### FRAGMENTO
+ + + +

Opinión

El número de los caídos

Nunca sabremos cuántos fueron. El coronavirus no es la peste, que mató a seis de cada diez europeos. Tampoco es el ébola, que desangra literalmente a sus víctimas. Pero el covid 19 tiene algunas características tan repugnantes como las de aquellas epidemias. Para empezar, ha convertido a los jóvenes –los que más contagian sin saberlo– en verdaderas bombas biológicas. En segundo lugar, se ceba con nuestros mayores, una de las mejores generaciones de españoles, los que superaron la guerra civil y nos devolvieron un país rico y reconciliado. El otro rasgo atroz es que a menudo mata silenciosamente, sin síntomas indiscutibles. A quienes mueren en casa, sin pruebas que hayan confirmado la enfermedad, se les entierra sin que integren las estadísticas de la mortalidad por coronavirus.

No hay forma, sin embargo, de hacerlo de otro modo. Aquí no me voy a sumar a los críticos del gobierno. Es imposible hacer la autopsia a todos los fallecidos y, aun en caso de haber tests, no podríamos emplearlos en ellos, por cuestión de prioridad. Los responsables de las autonomías manchega, castellano leonesa y navarra confirman que sus tasas de mortandad superan en un 140 por 100 las del año pasado por estas fechas. Ocurre un fenómeno parecido en Madrid. Y Alberto Núñez Feijóo dice desde Galicia que hay un desfase claro entre las defunciones oficiales y las producidas por coronavirus. Y, sin embargo, eso no quiere decir que nadie mienta u oculte.

+ + + +

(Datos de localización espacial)
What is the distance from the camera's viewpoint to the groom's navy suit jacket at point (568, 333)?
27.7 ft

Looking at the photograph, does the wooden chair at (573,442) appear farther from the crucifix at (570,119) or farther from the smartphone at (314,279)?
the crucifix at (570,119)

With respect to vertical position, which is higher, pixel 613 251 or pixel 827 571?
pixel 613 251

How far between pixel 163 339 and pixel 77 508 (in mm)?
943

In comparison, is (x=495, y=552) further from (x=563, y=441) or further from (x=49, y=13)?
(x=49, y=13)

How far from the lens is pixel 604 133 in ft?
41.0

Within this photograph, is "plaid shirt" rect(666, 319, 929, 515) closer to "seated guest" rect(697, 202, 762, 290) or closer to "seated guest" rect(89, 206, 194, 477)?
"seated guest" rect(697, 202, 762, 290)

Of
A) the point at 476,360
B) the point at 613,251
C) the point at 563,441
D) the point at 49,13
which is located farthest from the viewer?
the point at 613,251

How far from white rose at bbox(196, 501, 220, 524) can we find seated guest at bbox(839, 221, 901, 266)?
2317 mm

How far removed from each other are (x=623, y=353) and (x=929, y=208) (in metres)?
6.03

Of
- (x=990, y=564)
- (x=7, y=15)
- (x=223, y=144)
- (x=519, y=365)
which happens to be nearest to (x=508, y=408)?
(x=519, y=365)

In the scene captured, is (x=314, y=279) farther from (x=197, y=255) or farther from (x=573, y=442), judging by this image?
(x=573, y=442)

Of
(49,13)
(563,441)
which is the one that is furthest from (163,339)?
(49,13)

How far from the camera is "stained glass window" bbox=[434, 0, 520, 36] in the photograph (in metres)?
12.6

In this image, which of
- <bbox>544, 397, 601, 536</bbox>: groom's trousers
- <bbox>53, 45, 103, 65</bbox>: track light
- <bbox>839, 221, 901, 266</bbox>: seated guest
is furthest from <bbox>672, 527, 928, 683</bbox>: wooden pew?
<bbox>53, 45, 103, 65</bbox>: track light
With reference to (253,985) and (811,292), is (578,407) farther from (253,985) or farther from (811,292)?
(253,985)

+ + + +

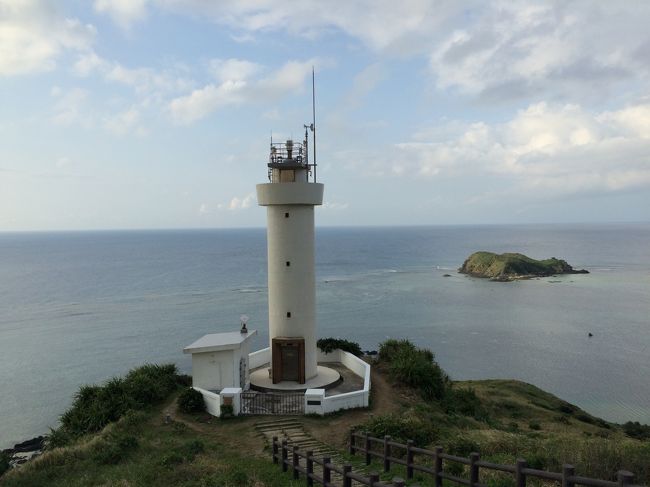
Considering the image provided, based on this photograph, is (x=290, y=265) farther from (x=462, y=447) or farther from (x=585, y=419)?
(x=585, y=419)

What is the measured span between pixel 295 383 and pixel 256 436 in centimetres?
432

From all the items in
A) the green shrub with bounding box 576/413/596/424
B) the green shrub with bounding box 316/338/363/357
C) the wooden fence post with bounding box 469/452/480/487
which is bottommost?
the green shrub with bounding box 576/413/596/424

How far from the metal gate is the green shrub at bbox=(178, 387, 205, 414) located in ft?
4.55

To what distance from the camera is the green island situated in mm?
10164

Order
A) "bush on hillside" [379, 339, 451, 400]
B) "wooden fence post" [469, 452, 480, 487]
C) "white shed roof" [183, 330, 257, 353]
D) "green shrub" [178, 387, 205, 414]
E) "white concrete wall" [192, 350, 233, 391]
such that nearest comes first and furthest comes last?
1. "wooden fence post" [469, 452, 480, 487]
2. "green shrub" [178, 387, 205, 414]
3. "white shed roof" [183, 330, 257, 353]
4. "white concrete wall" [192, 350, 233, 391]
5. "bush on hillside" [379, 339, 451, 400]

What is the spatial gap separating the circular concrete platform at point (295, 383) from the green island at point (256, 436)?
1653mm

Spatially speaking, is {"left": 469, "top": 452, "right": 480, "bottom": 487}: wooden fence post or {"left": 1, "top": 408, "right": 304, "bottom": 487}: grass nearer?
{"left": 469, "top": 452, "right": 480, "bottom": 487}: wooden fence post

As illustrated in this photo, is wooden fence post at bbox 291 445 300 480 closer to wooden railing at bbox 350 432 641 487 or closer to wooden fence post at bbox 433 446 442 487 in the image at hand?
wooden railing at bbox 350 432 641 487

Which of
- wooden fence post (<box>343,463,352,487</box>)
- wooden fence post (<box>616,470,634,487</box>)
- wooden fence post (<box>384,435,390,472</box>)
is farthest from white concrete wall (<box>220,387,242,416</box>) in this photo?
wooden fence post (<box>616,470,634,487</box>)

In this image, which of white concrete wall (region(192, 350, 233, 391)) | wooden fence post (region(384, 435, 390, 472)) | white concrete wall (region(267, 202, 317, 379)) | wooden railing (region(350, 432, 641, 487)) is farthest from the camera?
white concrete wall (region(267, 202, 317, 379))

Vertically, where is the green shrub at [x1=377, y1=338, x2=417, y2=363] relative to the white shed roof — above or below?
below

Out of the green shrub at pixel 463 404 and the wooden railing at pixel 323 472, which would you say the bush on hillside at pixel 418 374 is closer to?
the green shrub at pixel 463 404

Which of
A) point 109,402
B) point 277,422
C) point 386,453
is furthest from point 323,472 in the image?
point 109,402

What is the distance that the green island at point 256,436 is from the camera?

+ + + +

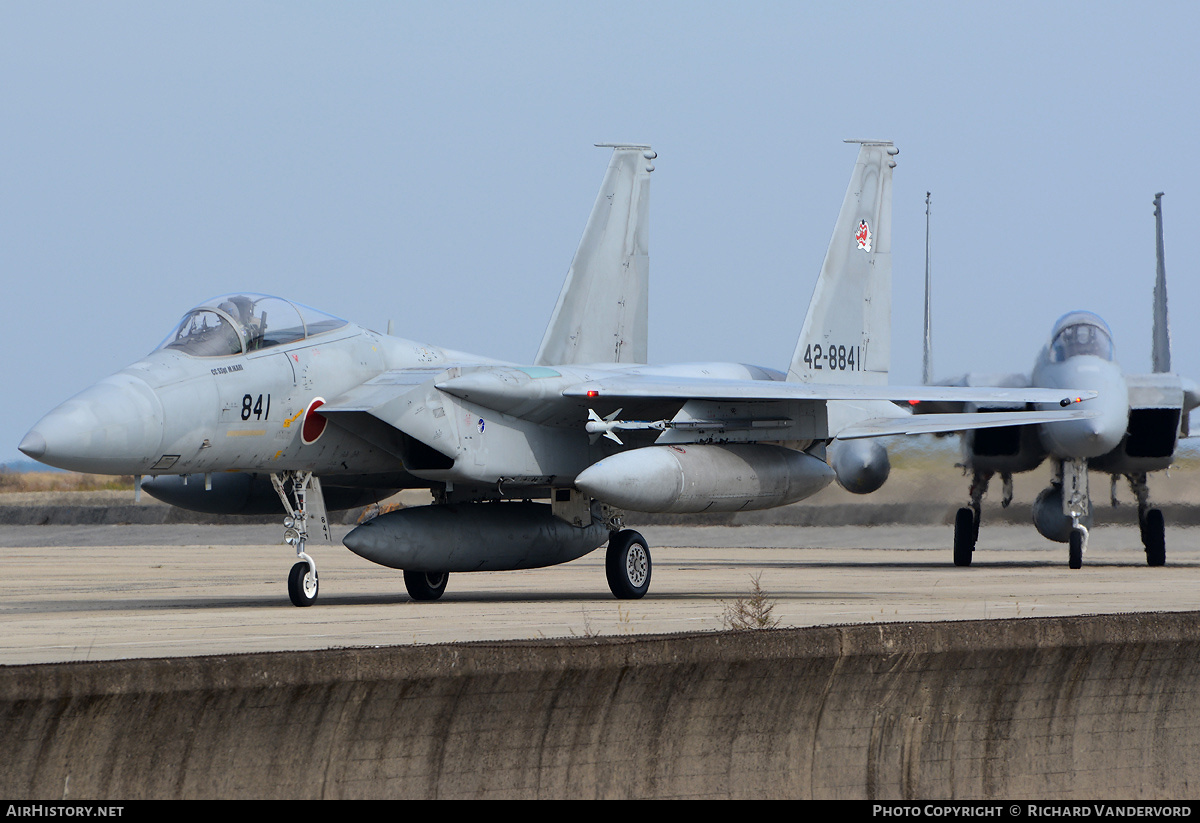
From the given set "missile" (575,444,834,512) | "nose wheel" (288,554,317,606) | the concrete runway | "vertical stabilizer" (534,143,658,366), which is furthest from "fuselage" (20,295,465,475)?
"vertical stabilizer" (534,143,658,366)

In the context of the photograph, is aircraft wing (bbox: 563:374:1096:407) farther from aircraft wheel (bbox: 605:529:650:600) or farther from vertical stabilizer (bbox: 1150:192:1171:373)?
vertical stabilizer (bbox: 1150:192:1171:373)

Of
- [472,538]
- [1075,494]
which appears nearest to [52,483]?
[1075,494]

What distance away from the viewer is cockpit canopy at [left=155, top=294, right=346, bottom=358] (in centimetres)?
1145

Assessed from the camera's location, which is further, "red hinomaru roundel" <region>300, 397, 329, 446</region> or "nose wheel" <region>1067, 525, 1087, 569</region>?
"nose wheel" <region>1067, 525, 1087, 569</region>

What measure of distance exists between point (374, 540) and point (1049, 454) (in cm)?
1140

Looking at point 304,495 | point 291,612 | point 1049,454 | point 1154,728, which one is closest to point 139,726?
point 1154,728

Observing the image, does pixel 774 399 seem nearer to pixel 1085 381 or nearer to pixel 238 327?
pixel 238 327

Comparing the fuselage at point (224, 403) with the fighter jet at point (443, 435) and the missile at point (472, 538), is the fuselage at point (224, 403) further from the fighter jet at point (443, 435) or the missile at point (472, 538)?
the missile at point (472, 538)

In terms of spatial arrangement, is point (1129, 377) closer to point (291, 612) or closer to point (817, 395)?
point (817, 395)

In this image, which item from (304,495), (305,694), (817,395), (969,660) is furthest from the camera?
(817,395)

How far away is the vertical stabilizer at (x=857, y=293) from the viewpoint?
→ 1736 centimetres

+ + + +

### ACCIÓN REQUERIDA 1
Resume en dos oraciones el artículo sobre los muertos por coronavirus.
### ACCIÓN REQUERIDA 2
Continúa el artículo sobre los muertos por coronavirus a partir de su última oración.
Los ítems no guardan relación con el artículo.

### RESPUESTA 1
El artículo sostiene que nunca se sabrá cuántos murieron de covid 19, una enfermedad que convierte a los jóvenes en transmisores, se ceba con los mayores y a menudo mata sin síntomas claros, por lo que quienes mueren en casa sin prueba no entran en las estadísticas. Aunque varias autonomías indican una mortalidad muy superior a la del año anterior y desde Galicia se señala un desfase con las cifras oficiales, el artículo considera imposible contar de otro modo, ya que no se puede hacer la autopsia a todos los fallecidos, y afirma que eso no significa que nadie mienta u oculte.

### RESPUESTA 2
Está ocurriendo en todo el mundo que sólo integran las listas de fallecidos por la pandemia quienes mueren en los hospitales y han sido confirmados por las pruebas. En Nueva York expiran estos días alrededor de 200 personas diariamente en sus casas. El médico firma el parte de defunción y, como mucho, puede añadir «infarto» o «insuficiencia respiratoria» o «fallo renal», sin embargo no puede certificar el coronavirus como causa.

Y el silencio es tanto más amplio cuanta mayor cantidad de enfermos permanecen en sus hogares. Por eso es tan baja la tasa oficial de muertos en Alemania y los Países Bajos, donde los ancianos han sido tan desalentados a combatir por sus vidas que hace mucho que se someten a sedaciones paliativas mucho antes de que sea imprescindible. La gente está muriendo en silencio, tan pronto comprende que la neumonía ha complicado un cuadro de vejez y enfermedad compleja.

Nunca sabremos a ciencia cierta cuántos cayeron en esta epidemia. Al menos nos cabe el consuelo de que en España hay muchas más defunciones «oficiales» que en otros países, donde ni siquiera luchan ya por los que más respeto merecen. Nos queda la triste confianza de que quienes expiraron en casa apenas tuvieron tiempo de llegar al hospital.